[TEXT PASSAGE]

What is considered to be a cybergraph is simple and fairly obvious.  Any still image that owes its existence to digital generation or manipulation that could not be realized in any other way without the use of a computer is considered a cybergraph.  This includes computer-generated imagery and any other non-lens imagery which relies on software to exist.  Cybergraphics is actually pretty straightforward for the viewer who considers process as a component of artistic expression.  But beware, you can be fooled!  Things are not always as they seem.

[DIRECTIVE]
In the passage on cybergraphs, what makes a still image a cybergraph? The material that comes next has no connection to the passage on cybergraphs.

[INFORMATION SUPPLIED]
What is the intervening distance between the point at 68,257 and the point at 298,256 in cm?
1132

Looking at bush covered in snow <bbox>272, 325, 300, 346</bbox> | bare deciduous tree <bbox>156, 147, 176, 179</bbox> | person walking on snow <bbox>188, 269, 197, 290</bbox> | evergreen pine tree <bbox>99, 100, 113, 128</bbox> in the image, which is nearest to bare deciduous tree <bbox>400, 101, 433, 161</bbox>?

[OUTPUT FOR THIS TASK]
It owes its existence to digital generation or manipulation that could not be realized in any other way without the use of a computer.